Tech Review: The Roccat Kone Air gaming mouse prides itself on quality and comfort

Roccat’s mainline mouse offers yet another alternative for the more understated gamer who appreciates a comfortable and responsive mouse, without the extra bells and whistles. Unlike the admittedly solid Kone Pro Air and Kone XP Air gaming mice, the Kone Air opts out of any RGB support, while providing stellar battery life, solid build quality and a wider design that’s better suited to larger hands for a more natural feeling grip.


The Kone Air feels sturdy in the hands and is built with a slightly wider design in mind, not only for larger hands, but for the ability to provide a range of grips. While I tend to resort to the claw grip for most of my games, it’s nice to relax the palm flat for longer periods of time, particularly when I’m not gaming. Available in both black and white, the Kone Air provides a dedicated DPI button on top of the mouse below the scroll wheel, and three side buttons. Two sit above the thumb, while the third sits almost flat along the thumb rest, that you cause to toggle actions set up by  Roccat’s Swarm software.

Thankfully, each of the three side buttons are easy to reach and press, even if the lack of any additional buttons makes it a little trickly for those looking to get more of more demanding games like an MMO for example. That being said, Roccat’s Swarm software does allow the lower side button to toggle alternative commands for side keys via Easy-Shift[+], which we’ll touch on a bit later in this review. But as a mouse, it’s comfortable to use as a with its rubberised grip along the side providing adequate ergonomic support for the thumb.

Much like the Kone Air XP, the Kone Air offers PTFE glides for smooth movement and Titan Optical switches and a 19K Owl-Eye optical sensor for both speedy and responsive clicks and manoeuvrability in-game; although we recommend connecting with the dedicated 2.4 GHz dongle. It’s also on the lighter side, coming in at just 119g with batteries and an impressive 96g without.

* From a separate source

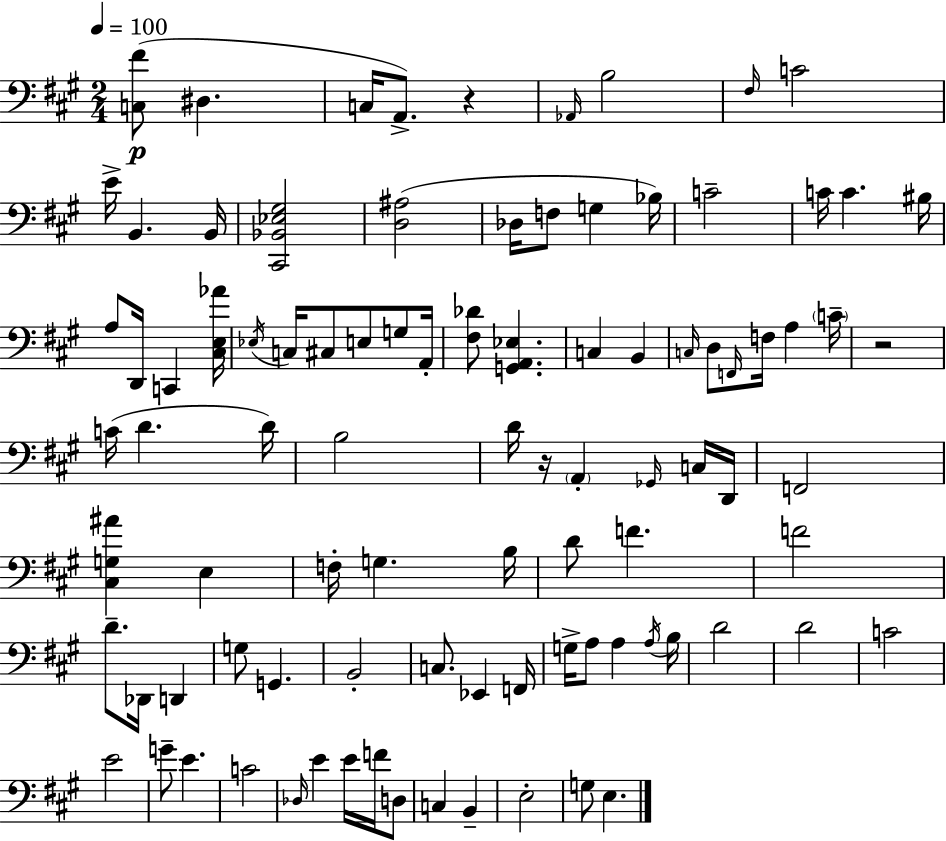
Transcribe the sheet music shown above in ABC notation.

While Titan Optical switches and a 19K Owl-Eye optical sensor make this a perfectly acceptable mouse for both gaming and everyday use, the Kone Air is only deepened with it’s additional programmable buttons and 100 million click life-cycle for added reliability. The Kone Air supports both 2.4 GHz and Bluetooth connections, the latter of which tends to fall in line with the proposed 800 hours (or around 33 days) of battery life. It can be powered with a single AA battery, although understandably lacking that aforementioned and lengthy battery life that two AA would provide. However, it’s nice to be able to get rid of any charging cables lying about while not having to worry about long-term battery life, in which most rechargeable batteries lose around 20% of their capacity after just a couple of years.

Should you wish to sacrifice battery life, I would recommend siding with the dedicated 2.4 GHz USB-A dongle neatly included within the Kone Air’s battery compartment. That 2.4GHz option provides around 15-20ms of lag as opposed to 200ms of lag that Bluetooth unfortunately causes. Most casual users will scarcely notice the difference for everyday activities, while more dedicated gamers will benefit from that more responsive lag-free experience, making the most of those satisfying Titan Optical switches. The lack of any RGB also simplifies both the look and customisation of the Kone Air, which I personally appreciate.

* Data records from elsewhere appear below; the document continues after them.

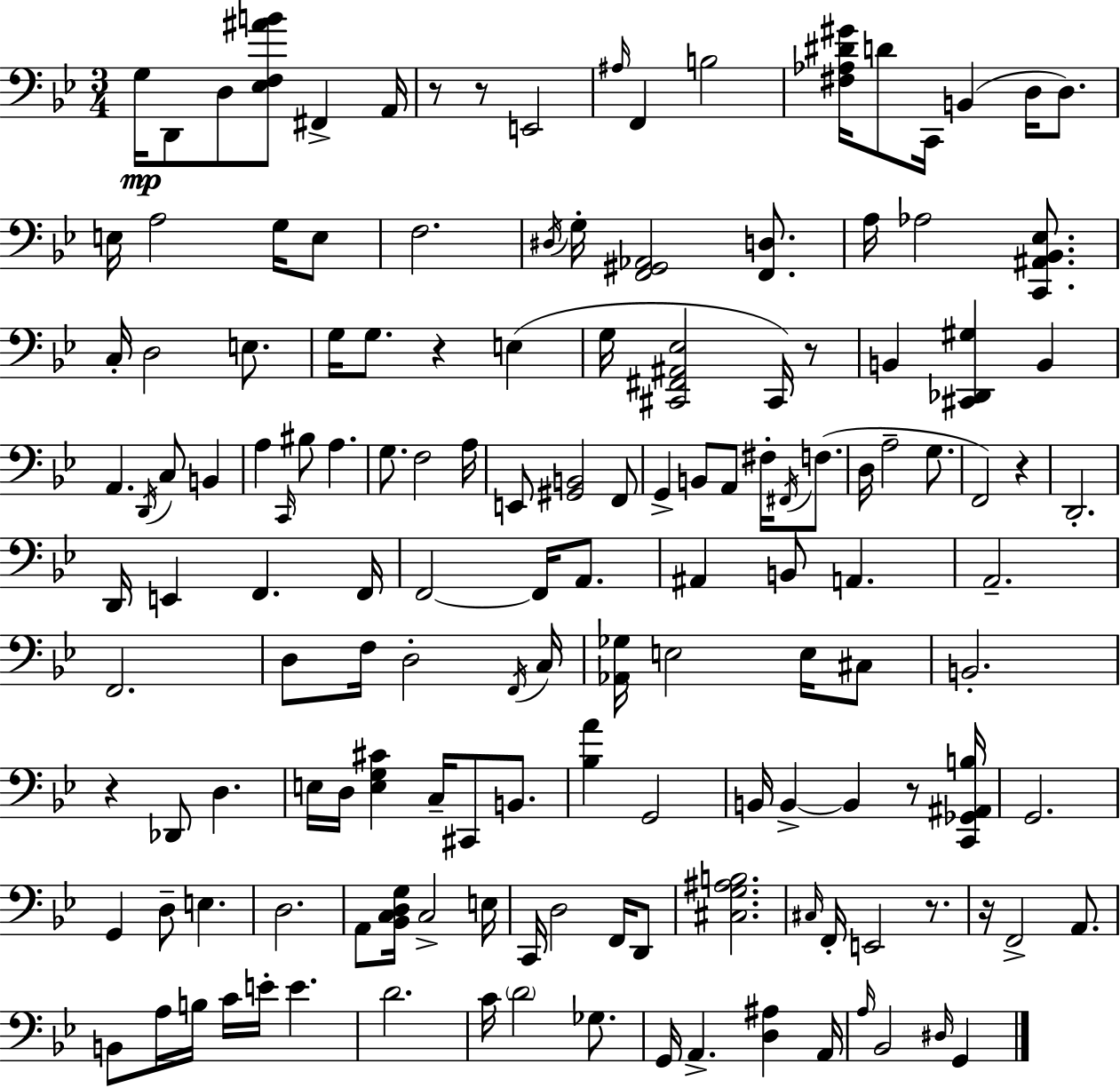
X:1
T:Untitled
M:3/4
L:1/4
K:Bb
G,/4 D,,/2 D,/2 [_E,F,^AB]/2 ^F,, A,,/4 z/2 z/2 E,,2 ^A,/4 F,, B,2 [^F,_A,^D^G]/4 D/2 C,,/4 B,, D,/4 D,/2 E,/4 A,2 G,/4 E,/2 F,2 ^D,/4 G,/4 [F,,^G,,_A,,]2 [F,,D,]/2 A,/4 _A,2 [C,,^A,,_B,,_E,]/2 C,/4 D,2 E,/2 G,/4 G,/2 z E, G,/4 [^C,,^F,,^A,,_E,]2 ^C,,/4 z/2 B,, [^C,,_D,,^G,] B,, A,, D,,/4 C,/2 B,, A, C,,/4 ^B,/2 A, G,/2 F,2 A,/4 E,,/2 [^G,,B,,]2 F,,/2 G,, B,,/2 A,,/2 ^F,/4 ^F,,/4 F,/2 D,/4 A,2 G,/2 F,,2 z D,,2 D,,/4 E,, F,, F,,/4 F,,2 F,,/4 A,,/2 ^A,, B,,/2 A,, A,,2 F,,2 D,/2 F,/4 D,2 F,,/4 C,/4 [_A,,_G,]/4 E,2 E,/4 ^C,/2 B,,2 z _D,,/2 D, E,/4 D,/4 [E,G,^C] C,/4 ^C,,/2 B,,/2 [_B,A] G,,2 B,,/4 B,, B,, z/2 [C,,_G,,^A,,B,]/4 G,,2 G,, D,/2 E, D,2 A,,/2 [_B,,C,D,G,]/4 C,2 E,/4 C,,/4 D,2 F,,/4 D,,/2 [^C,G,^A,B,]2 ^C,/4 F,,/4 E,,2 z/2 z/4 F,,2 A,,/2 B,,/2 A,/4 B,/4 C/4 E/4 E D2 C/4 D2 _G,/2 G,,/4 A,, [D,^A,] A,,/4 A,/4 _B,,2 ^D,/4 G,,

Roccat’s Swarm software allows range a range of customisable options, including finetuned DPI settings and interchangeable commands for each button. However, the Easy-Shift[+] functionality is the clear main attraction here. It allows users to customise a secondary layer of commands to each button, which can be accessed by holding down the Easy-Shift[+] button located under the thumb, turning the initial 9 buttons into 17 total options.

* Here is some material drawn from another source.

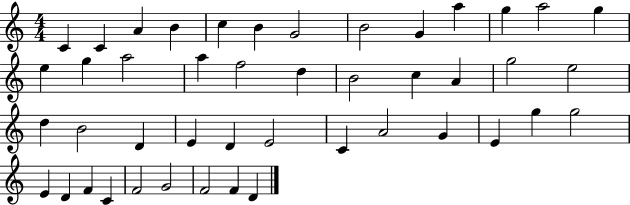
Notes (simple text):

C4/q C4/q A4/q B4/q C5/q B4/q G4/h B4/h G4/q A5/q G5/q A5/h G5/q E5/q G5/q A5/h A5/q F5/h D5/q B4/h C5/q A4/q G5/h E5/h D5/q B4/h D4/q E4/q D4/q E4/h C4/q A4/h G4/q E4/q G5/q G5/h E4/q D4/q F4/q C4/q F4/h G4/h F4/h F4/q D4/q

While users will need to plug in the 2.4 GHz dongle to access and customise these features, users can certainly benefit from this added functionality, even if the side buttons can be a little tricky to hit while holding that lower Easy-Shift[+] button at the same time. The only gripe I have with the mouse itself, that its lack of on-board interchangeable profiles mean you’ll have to dip back into the software if you wan to change any of your various pre-set adjustments and profiles to cater for more specific games with different controls and layouts.

Verdict & Value

Overall, the Roccat Kone Air isn’t as fancy as its Kone Air XP counterpart, but doesn’t necessarily need to be. It’s well built, long-lasting, comfortable and responsive, all while providing accessibility for added prompts and commands through the dedicated Easy-Shift[+] button. The lack of RGB support may annoy some, while I personally appreciate the decision, as it allows its minimal look to do all the talking. At A$139.95, it’s competitive in terms of price for what it offers, making it one of the more solid and approachable all-rounders on the market.


Highlights: Solid build quality; Easy-Shift[+] functionality; Comfortable design
Lowlights: Lack of on-board profiles; Side buttons can be a little tricky to reach while holding Easy-Shift[+] button
Manufacturer: Roccat
Price: A$139.95
Available: Now

Review based on unit supplied by Roccat.